### Task brief
Examine each line of the data, and copy the ones containing "labeled".

### Data records
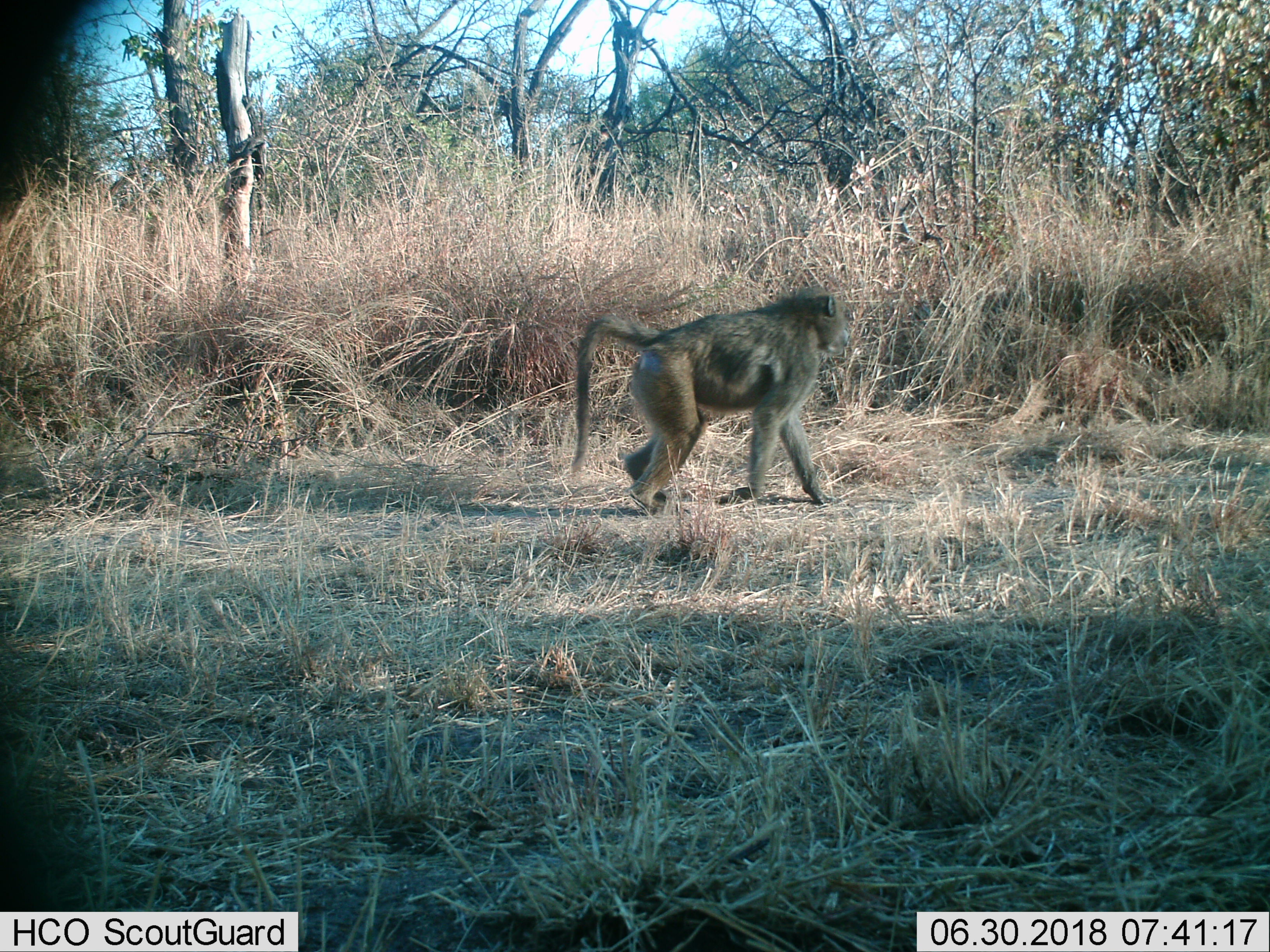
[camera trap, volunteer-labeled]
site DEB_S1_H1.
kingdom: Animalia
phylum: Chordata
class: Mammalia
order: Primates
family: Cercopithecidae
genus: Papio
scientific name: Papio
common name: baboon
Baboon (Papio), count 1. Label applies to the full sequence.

--

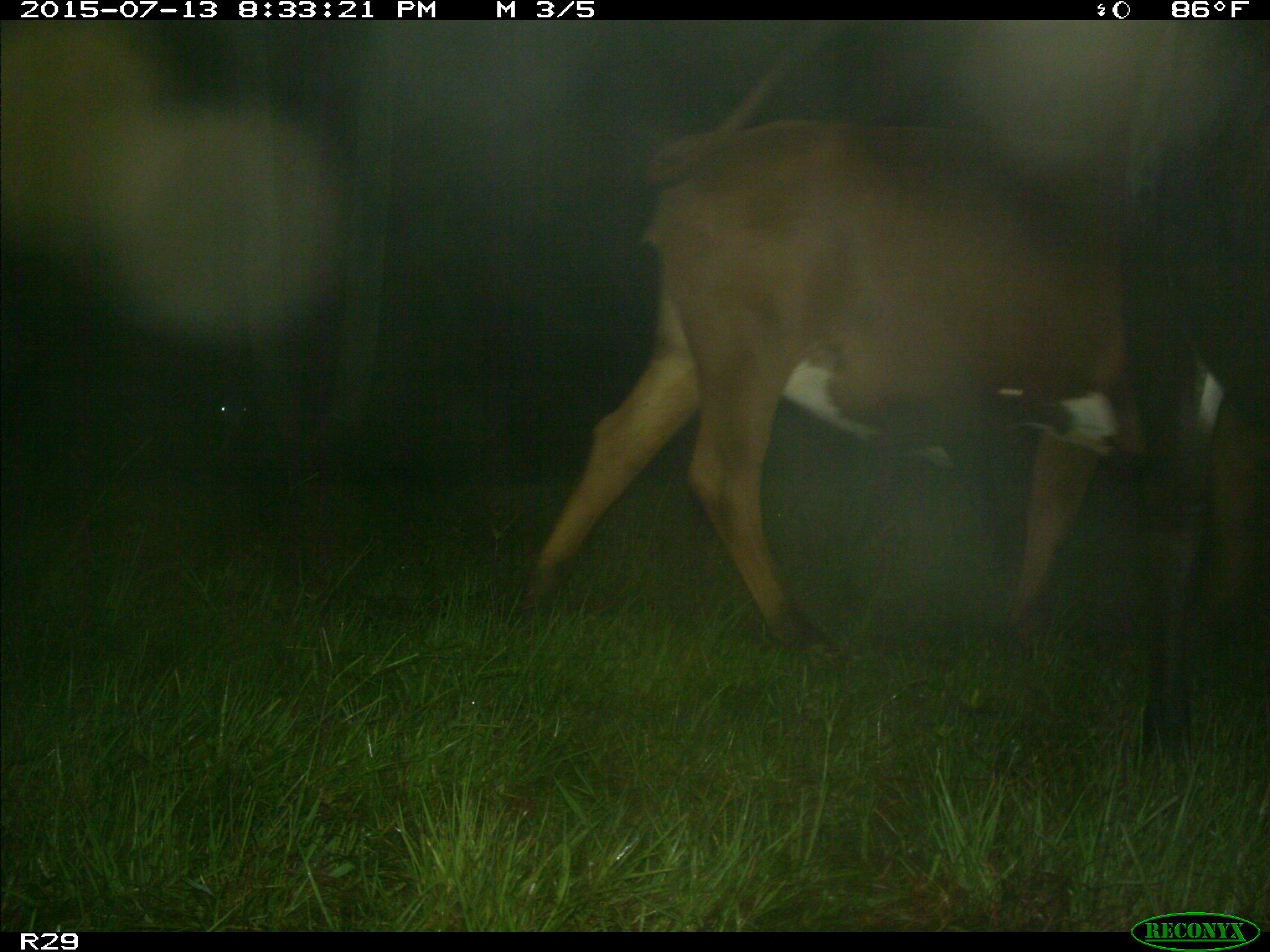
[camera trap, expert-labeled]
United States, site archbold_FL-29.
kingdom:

--

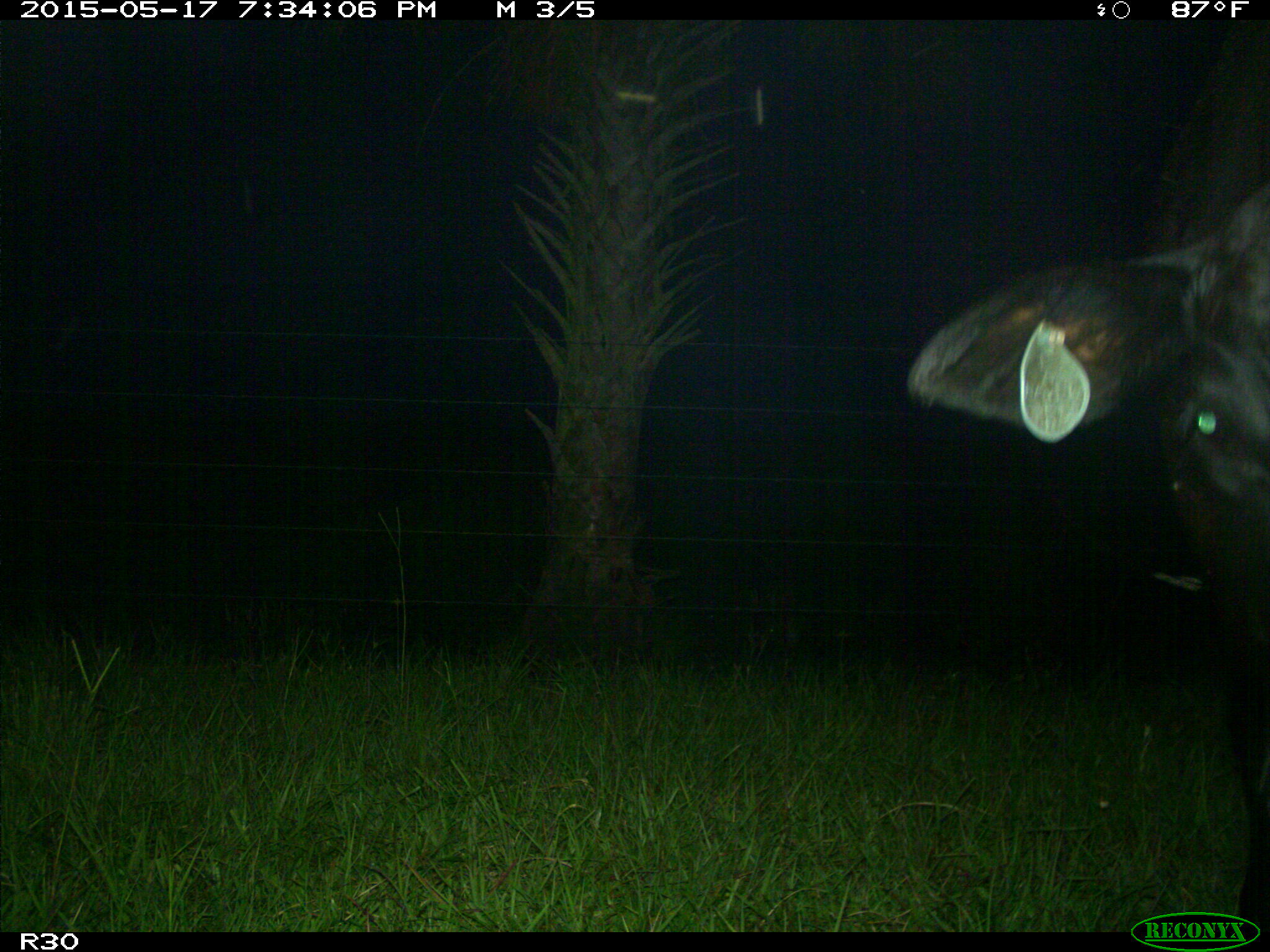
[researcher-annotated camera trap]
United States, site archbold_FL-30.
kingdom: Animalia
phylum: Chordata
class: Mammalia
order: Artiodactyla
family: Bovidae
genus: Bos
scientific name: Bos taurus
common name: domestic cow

### Task output
[camera trap, volunteer-labeled]
[camera trap, expert-labeled]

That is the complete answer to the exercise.